Opinião   Palavra da Vogue  

To Be Continued | É Permitido Fumar

08 Apr 2021
By Ana Murcho

Esta é uma viagem, não aconselhável a menores de 18 anos, a uma era em que o fumo era tão (ou mais) glorificado que o exercício físico.

Agora parece uma realidade completamente distópica, e por isso mesmo impossível, mas tempos houve em que os cigarros eram aceites em quase todas as ocasiões da nossa vida: nos transportes públicos, nos locais de trabalho, nos centros comerciais, nos restaurantes, até nas emissões em direto — que pareciam ter um extra de glamour sempre que o apresentador puxava do seu maço de Chesterfield ou Marlboro. Esta é uma viagem, não aconselhável a menores de 18 anos, a uma era em que o fumo era tão (ou mais) glorificado que o exercício físico. 
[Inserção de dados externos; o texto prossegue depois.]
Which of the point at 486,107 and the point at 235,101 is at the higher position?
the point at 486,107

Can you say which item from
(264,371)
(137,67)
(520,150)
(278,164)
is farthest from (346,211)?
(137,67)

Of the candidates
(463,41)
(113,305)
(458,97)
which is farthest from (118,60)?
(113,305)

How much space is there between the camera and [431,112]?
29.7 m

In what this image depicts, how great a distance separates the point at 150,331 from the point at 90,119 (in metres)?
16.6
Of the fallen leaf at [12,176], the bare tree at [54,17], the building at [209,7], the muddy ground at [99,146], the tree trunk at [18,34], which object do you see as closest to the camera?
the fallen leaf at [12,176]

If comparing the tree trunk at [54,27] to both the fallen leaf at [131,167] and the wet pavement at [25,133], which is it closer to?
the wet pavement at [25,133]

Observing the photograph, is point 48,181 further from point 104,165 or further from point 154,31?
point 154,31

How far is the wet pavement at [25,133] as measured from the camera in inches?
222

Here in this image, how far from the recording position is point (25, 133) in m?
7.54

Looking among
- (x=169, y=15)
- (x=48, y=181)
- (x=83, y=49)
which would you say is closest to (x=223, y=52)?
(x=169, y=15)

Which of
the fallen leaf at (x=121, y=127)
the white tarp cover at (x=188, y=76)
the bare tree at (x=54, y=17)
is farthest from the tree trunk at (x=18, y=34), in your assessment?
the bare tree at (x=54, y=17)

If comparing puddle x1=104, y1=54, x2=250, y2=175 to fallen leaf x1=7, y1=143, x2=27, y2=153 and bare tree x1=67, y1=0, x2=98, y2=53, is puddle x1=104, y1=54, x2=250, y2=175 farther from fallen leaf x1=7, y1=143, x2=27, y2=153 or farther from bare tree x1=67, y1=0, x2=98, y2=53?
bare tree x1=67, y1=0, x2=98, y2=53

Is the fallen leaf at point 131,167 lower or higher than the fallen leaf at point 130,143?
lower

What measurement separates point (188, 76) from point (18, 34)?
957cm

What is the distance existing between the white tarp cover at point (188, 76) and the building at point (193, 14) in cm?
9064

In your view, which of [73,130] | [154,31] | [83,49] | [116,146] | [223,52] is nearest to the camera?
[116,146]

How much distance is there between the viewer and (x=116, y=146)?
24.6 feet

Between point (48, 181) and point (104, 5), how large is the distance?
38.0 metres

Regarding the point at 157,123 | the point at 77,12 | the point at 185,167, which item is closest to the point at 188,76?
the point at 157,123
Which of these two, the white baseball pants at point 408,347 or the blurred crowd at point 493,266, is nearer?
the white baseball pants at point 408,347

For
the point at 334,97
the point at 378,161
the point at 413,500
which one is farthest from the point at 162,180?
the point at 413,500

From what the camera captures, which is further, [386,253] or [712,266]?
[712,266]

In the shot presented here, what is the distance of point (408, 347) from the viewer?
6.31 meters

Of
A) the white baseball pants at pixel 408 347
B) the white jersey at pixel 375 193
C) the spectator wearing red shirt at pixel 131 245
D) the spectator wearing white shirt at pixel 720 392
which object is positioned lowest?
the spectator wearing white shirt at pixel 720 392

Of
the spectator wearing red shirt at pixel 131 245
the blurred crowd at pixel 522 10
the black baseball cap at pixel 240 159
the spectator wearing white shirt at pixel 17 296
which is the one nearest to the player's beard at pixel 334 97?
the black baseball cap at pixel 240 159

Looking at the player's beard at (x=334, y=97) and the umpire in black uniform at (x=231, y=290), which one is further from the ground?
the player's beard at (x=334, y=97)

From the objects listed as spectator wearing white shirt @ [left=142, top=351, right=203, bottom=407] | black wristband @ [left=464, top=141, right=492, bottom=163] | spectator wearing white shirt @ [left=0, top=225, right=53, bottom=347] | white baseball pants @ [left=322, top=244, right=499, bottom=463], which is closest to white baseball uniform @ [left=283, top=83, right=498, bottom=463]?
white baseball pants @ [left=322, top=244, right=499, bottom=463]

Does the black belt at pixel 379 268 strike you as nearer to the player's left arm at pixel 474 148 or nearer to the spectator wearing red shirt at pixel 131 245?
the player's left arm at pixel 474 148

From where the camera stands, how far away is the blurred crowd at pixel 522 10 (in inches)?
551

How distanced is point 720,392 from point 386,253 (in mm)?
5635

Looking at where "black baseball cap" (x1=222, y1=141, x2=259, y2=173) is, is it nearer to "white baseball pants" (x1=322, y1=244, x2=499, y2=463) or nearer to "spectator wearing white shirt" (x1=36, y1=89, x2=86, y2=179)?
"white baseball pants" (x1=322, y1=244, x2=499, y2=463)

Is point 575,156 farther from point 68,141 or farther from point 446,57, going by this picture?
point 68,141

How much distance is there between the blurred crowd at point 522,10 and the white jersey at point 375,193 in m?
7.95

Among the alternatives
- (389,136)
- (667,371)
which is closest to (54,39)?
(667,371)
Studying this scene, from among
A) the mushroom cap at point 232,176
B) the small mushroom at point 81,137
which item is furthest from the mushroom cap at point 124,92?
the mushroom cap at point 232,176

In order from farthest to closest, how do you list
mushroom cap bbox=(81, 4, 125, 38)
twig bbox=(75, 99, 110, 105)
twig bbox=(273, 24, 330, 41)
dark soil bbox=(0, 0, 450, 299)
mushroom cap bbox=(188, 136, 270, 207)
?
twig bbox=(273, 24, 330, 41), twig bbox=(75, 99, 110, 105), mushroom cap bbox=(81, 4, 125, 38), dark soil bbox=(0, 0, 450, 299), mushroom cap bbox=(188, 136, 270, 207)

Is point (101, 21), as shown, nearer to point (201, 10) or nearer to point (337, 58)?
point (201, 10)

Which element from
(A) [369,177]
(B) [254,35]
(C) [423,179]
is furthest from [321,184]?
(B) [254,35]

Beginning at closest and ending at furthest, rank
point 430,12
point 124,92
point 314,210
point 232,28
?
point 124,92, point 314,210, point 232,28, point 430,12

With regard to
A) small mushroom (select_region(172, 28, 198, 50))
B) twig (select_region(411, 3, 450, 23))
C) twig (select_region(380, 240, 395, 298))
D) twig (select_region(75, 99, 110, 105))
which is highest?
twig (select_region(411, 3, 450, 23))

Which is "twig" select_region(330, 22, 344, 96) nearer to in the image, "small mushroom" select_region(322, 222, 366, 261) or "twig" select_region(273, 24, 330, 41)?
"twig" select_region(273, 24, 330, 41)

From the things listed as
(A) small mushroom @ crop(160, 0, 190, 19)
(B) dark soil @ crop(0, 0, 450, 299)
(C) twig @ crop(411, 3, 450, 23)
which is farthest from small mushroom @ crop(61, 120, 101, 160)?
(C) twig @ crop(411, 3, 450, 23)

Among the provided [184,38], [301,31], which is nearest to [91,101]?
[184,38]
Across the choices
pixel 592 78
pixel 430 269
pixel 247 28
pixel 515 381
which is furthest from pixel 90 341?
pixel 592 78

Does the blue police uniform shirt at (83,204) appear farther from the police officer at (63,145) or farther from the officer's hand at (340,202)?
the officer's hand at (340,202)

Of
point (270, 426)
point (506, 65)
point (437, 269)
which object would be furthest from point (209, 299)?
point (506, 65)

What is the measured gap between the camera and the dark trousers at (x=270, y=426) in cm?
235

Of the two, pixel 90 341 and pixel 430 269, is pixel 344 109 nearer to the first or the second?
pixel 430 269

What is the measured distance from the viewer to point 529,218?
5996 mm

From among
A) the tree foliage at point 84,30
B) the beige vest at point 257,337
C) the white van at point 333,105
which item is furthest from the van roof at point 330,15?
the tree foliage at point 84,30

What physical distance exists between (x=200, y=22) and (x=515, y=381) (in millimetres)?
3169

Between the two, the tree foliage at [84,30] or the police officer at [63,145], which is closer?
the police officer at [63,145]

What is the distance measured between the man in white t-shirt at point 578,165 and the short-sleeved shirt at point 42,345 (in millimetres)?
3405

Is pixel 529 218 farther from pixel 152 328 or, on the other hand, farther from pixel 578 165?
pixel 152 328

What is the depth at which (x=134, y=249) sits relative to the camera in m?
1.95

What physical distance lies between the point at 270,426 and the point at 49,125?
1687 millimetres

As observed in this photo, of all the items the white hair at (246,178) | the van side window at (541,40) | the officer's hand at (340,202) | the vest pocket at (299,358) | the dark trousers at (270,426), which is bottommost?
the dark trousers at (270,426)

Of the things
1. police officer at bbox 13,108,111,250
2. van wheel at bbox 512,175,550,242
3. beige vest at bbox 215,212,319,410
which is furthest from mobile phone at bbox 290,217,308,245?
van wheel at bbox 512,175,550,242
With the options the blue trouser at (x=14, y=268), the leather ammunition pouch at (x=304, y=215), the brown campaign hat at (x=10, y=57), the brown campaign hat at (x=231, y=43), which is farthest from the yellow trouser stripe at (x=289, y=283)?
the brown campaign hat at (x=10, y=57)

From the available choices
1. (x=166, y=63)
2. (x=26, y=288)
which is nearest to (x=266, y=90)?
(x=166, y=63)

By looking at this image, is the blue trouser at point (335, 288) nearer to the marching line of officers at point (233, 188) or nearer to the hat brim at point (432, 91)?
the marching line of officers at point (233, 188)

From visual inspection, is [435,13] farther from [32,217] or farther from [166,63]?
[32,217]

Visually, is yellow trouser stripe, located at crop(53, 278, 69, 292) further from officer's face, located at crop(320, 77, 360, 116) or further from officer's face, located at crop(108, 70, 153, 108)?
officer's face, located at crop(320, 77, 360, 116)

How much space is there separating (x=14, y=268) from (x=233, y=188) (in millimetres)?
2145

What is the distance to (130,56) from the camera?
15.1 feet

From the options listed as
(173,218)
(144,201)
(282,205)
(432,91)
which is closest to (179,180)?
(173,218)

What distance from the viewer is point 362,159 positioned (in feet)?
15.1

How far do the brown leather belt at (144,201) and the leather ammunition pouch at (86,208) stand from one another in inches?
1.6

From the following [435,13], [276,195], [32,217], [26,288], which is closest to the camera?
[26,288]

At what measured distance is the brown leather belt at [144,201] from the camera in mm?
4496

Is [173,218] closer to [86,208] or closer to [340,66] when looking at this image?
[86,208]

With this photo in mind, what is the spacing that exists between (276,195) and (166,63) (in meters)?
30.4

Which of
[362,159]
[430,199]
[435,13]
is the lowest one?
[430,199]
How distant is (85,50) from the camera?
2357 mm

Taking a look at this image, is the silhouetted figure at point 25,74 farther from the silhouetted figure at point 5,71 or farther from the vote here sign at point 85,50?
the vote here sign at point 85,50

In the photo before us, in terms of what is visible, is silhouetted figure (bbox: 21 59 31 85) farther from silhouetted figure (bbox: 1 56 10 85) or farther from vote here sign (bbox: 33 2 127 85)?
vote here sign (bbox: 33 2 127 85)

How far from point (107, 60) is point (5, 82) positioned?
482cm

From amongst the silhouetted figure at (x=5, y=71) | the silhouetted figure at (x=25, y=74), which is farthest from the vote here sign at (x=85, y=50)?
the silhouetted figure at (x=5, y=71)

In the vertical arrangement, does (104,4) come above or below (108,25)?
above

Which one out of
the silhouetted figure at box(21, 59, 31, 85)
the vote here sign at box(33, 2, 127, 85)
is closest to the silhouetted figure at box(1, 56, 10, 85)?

For the english version here.

Fotografia de Pablo Curto. Styling de Alba Melendo.
Fotografia de Pablo Curto. Styling de Alba Melendo.

Não é humanamente possível contabilizar o número de cigarros (centenas? milhares?) que Don Draper fumou ao longo das sete temporadas de Mad Men, mas é relativamente fácil saber quantos cigarros é que Jon Hamm, o ator que deu vida à personagem, fumou: poucos ou nenhuns. Isto porque os cigarros usados pela produção não eram reais, mas feitos de ervas, isentos de tabaco e nicotina. Ao longo de 92 episódios, Mad Men retratou, de forma fidedigna, os bastidores de uma agência de publicidade dos anos 60, onde algumas das maiores contas eram, precisamente, de tabaqueiras, e onde o ambiente — uma mistura perigosa de trabalho em excesso, dinheiro, sexo e fama (e muita misoginia, sublinhe-se) — era povoado por uma nuvem invisível de fumo.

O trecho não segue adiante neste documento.